José Góis adianta ainda que nem sequer tem conhecimento de que haja detidas que não sejam revistadas por falta de agentes mulheres: “A ser assim, pode levantar problemas de segurança”.

Do lado dos juízes, a falta de profissionais da PSP também é conhecida. “A nossa perceção é que cada vez mais há dificuldades dos senhores para tudo o que seja o transporte de arguidos privados de liberdade por exemplo. Estes arguidos têm de ser transportados desde os calabouços até às diligências em que devem estar presentes.

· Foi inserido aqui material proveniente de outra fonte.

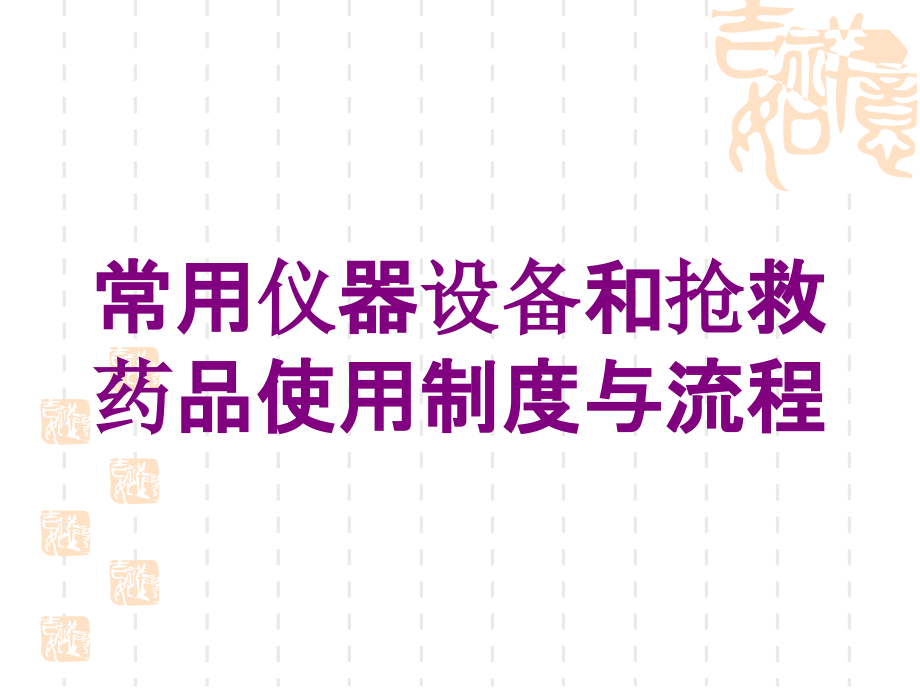 常用仪器设备和抢救药品使用制度与流程培训课件_第1页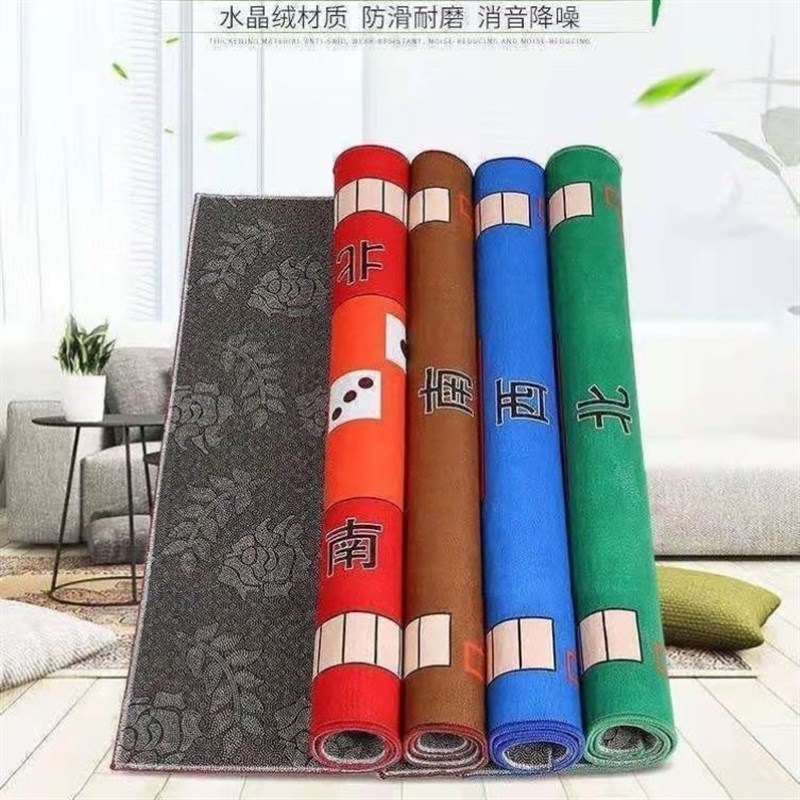 桌面垫布手麻桌布麻将桌上的垫子纸牌专用桌布麻将垫棋牌室打扑克
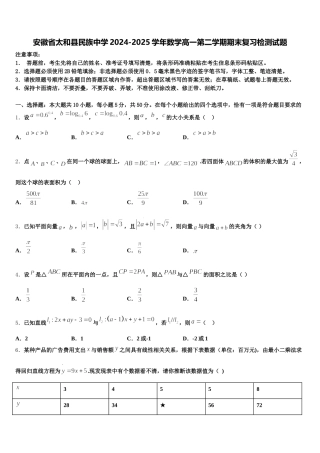 安徽省太和县民族中学2024-2025学年数学高一第二学期期末复习检测试题含解析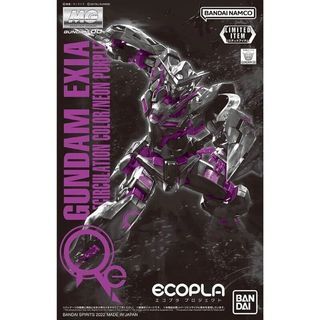 MG Gundam Exia & RX-78-2 Ver 3.0 Ecopla Limited Edition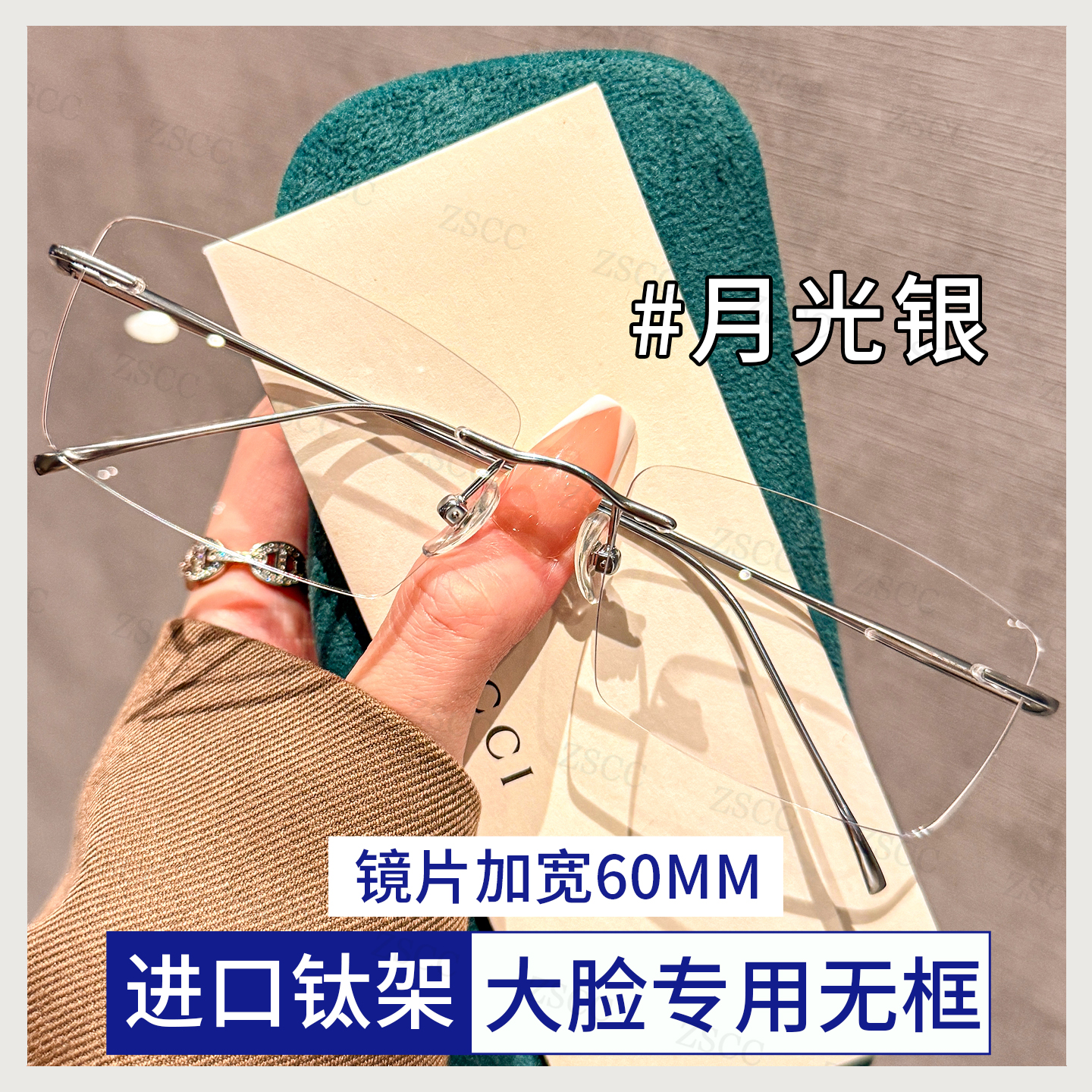 大脸专用超轻钛架无框眼镜男女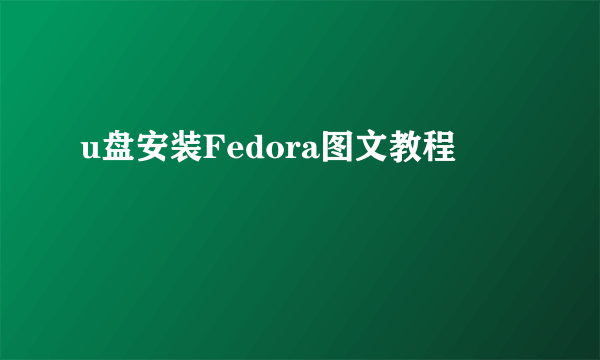 u盘安装Fedora图文教程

Uma das preocupações que existem desde sempre é que existem meios exíguos para transportar os arguidos aqui e por vezes temos de estar muito tempo à espera porque há poucas carrinhas de serviços prisionais, guardas e depois quando chegam ao Campus os agentes deparam-se com muitas dificuldades. Sendo poucos como são, não se podem desdobrar e fazem uma grande ginástica para assegurarem o mínimo de regras de segurança que é vir pelo menos um arguido acompanhado por um agente e não é certamente porque eles querem”, adianta ao i o juiz coordenador nas varas criminais, dizendo que também não o “espanta” que o reduzido número de mulheres polícia leve a que se incumpram algumas regras de segurança.

Ainda assim, o juiz coordenador deixa um elogio aos agentes: “Eles têm dado todo o apoio, saem depois da hora a que tinham de sair, acompanham as diligências até ao fim. A dedicação dos agentes  da PSP está acima de qualquer questão, mas eles não conseguem é fazer mais do que fazem”. 

Garante ainda que os juízes desconhecem a norma que determina que os polícias têm de andar com armas sem munições dentro do tribunal: “Os juízes não tiveram conhecimento de que os agentes da PSP andam sem carregador na arma dentro do tribunal”.

A falta de efetivos da PSP e a demora dos arguidos a chegar às diligências foi, segundo o juiz coordenador, comunicada por diversas vezes ao Conselho Superior da Magistratura e ao gabinete da Ministra da Justiça.

Questionado na última terça-feira pelo i com todas estas falhas, o gabinete de Francisca Van Dunem limitou-se a responder: “Não foi identificado nenhum problema de segurança no Campus da Justiça”.